### Directive 1
Convert the records, from the line containing "How distantly positioned" through the last line of the records (both included), into a Markdown table with the columns Row and Line. Omit blank lines.

Wednesday, September 19, 2007

Wading in the shallow end of the pool - Thread Pools

A few weeks ago I was following with interest the announcement by Intel where they open-sourced their Thread Building Blocks (TBB) library. OK, so it is written in C++, makes heavy use of templates, and is generally like nearly every C++ library out there with heavy macro usage and umpteen levels of nest macros... Besides all of that, either I've gotten way better at reading and understanding C++ or these libraries are simplifying things, I was able to understand it quite well. This got me thinking a bit and so I decided to take a quick look at Windows Thread Pools.

A thread pool is simply a way to more efficiently utilize the CPU(s) while incurring as little thread context switching overhead as possible. If your application needs to do lots of quick little tasks and can do them concurrently, the build-up and tear-down overhead of threads may actually cancel out any gains from trying to push these tasks into threads. Think of thread pooling as simply a way to queue up a bunch of work-items and allow them to run on an number of available threads that are created once and used over and over. Thus you can amortize the build-up and tear-down of the threads across all the work they do. Once a work item is assigned to a thread, that work items has exclusive access to that particular thread until it is finished and allows the thread to return to the pool. A thread pool is not the solution for everything. For instance, if you have a thread that is blocked most of the time, you should not do that on a thread pool thread.

### Data to process
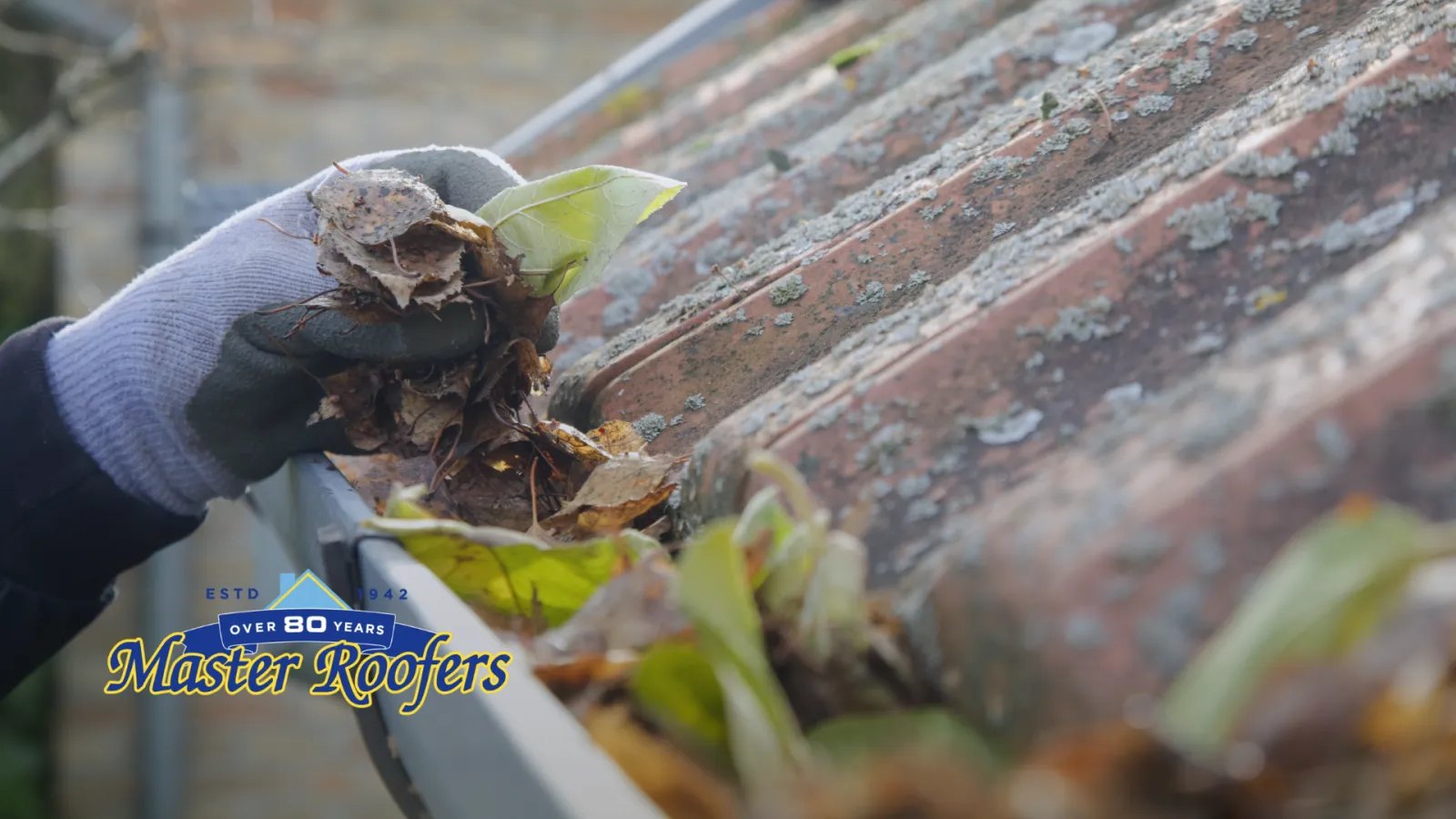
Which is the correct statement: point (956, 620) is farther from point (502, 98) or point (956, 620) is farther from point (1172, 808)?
point (502, 98)

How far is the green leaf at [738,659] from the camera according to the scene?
1.75ft

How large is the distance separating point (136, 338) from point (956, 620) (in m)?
0.95

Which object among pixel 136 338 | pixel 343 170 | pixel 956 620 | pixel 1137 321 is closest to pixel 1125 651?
pixel 956 620

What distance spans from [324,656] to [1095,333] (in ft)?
2.14

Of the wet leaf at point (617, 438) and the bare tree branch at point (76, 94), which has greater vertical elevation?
the bare tree branch at point (76, 94)

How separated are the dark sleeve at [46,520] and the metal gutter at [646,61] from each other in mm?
1528

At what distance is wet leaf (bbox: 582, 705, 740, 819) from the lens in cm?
52

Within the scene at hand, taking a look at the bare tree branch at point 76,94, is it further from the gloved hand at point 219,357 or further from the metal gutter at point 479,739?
the metal gutter at point 479,739

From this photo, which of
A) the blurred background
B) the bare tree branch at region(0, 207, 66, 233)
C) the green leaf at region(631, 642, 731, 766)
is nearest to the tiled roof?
the green leaf at region(631, 642, 731, 766)

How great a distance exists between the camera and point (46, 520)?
125 centimetres

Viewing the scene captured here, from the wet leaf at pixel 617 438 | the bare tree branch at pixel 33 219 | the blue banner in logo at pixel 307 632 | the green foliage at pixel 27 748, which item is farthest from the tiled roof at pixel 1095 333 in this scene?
the green foliage at pixel 27 748

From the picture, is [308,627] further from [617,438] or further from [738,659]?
[738,659]

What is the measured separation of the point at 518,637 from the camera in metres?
0.75

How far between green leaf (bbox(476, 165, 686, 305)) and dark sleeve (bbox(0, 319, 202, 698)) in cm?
56
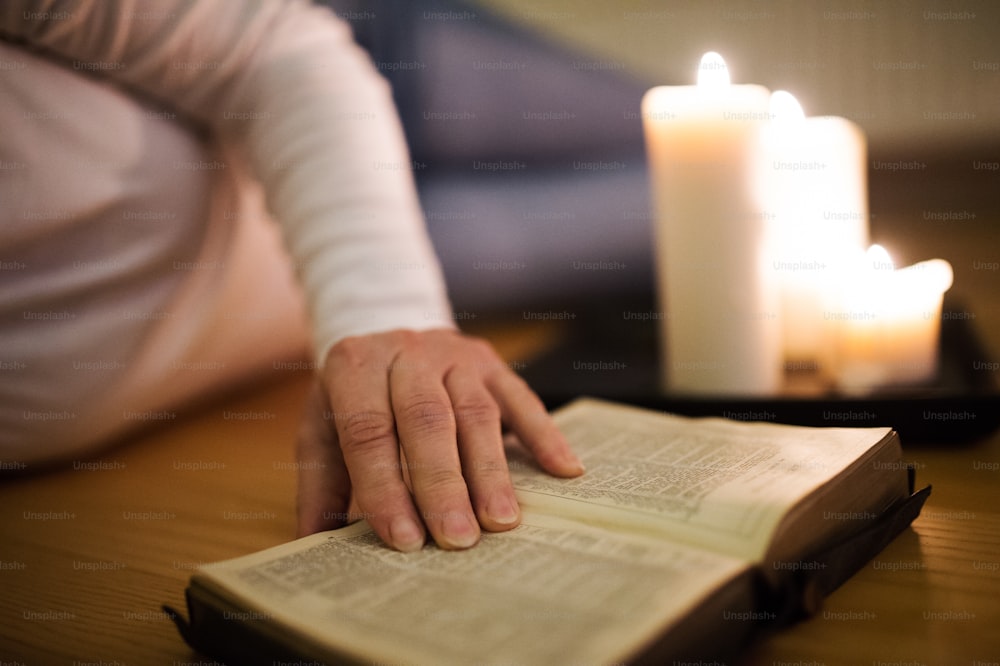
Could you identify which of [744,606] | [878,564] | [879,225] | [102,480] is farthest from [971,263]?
[102,480]

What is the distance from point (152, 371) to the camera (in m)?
0.69

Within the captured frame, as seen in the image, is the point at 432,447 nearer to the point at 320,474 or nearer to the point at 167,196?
the point at 320,474

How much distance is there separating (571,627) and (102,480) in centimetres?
51

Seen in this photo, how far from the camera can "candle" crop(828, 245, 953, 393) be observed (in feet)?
1.91

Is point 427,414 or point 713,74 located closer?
point 427,414

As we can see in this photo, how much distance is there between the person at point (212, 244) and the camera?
48cm

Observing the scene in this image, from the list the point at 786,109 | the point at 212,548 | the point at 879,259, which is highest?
the point at 786,109

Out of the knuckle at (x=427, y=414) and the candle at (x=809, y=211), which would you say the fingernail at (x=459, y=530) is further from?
the candle at (x=809, y=211)

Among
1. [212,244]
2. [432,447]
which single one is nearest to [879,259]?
[432,447]

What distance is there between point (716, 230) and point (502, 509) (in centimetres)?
34

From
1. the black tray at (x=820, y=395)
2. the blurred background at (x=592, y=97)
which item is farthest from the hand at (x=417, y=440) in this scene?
the blurred background at (x=592, y=97)

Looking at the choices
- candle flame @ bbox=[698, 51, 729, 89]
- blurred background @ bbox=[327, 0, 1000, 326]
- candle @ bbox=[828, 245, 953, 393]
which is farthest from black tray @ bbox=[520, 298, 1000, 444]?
blurred background @ bbox=[327, 0, 1000, 326]

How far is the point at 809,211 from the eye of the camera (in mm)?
702

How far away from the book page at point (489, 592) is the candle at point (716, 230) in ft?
0.99
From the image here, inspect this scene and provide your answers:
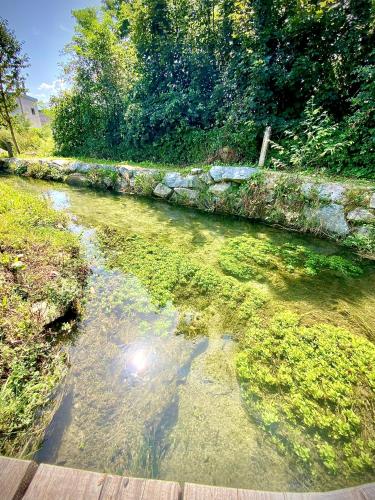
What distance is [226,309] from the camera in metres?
3.13

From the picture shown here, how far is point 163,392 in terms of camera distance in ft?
6.81

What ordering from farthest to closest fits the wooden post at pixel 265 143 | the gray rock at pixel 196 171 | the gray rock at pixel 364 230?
the gray rock at pixel 196 171 → the wooden post at pixel 265 143 → the gray rock at pixel 364 230

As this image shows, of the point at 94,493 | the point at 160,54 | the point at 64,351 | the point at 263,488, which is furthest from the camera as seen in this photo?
the point at 160,54

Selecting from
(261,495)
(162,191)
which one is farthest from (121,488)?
(162,191)

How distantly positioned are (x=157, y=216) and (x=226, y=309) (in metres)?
4.07

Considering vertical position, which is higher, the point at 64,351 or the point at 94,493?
the point at 94,493

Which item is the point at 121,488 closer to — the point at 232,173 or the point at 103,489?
the point at 103,489

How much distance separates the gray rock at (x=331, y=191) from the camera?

### Directive 2
Reproduce the thread pools post in full, word for word.

### Finished answer 1
| Row | Line |
|---|---|
| 1 | How distantly positioned are (x=157, y=216) and (x=226, y=309) (in metres)? |
| 2 | 4.07 |
| 3 | Considering vertical position, which is higher, the point at 64,351 or the point at 94,493? |
| 4 | the point at 94,493 |
| 5 | Which item is the point at 121,488 closer to — the point at 232,173 or the point at 103,489? |
| 6 | the point at 103,489 |
| 7 | How much distance separates the gray rock at (x=331, y=191) from the camera? |

### Finished answer 2
Wednesday, September 19, 2007

Wading in the shallow end of the pool - Thread Pools

A few weeks ago I was following with interest the announcement by Intel where they open-sourced their Thread Building Blocks (TBB) library. OK, so it is written in C++, makes heavy use of templates, and is generally like nearly every C++ library out there with heavy macro usage and umpteen levels of nest macros... Besides all of that, either I've gotten way better at reading and understanding C++ or these libraries are simplifying things, I was able to understand it quite well. This got me thinking a bit and so I decided to take a quick look at Windows Thread Pools.

A thread pool is simply a way to more efficiently utilize the CPU(s) while incurring as little thread context switching overhead as possible. If your application needs to do lots of quick little tasks and can do them concurrently, the build-up and tear-down overhead of threads may actually cancel out any gains from trying to push these tasks into threads. Think of thread pooling as simply a way to queue up a bunch of work-items and allow them to run on an number of available threads that are created once and used over and over. Thus you can amortize the build-up and tear-down of the threads across all the work they do. Once a work item is assigned to a thread, that work items has exclusive access to that particular thread until it is finished and allows the thread to return to the pool. A thread pool is not the solution for everything. For instance, if you have a thread that is blocked most of the time, you should not do that on a thread pool thread.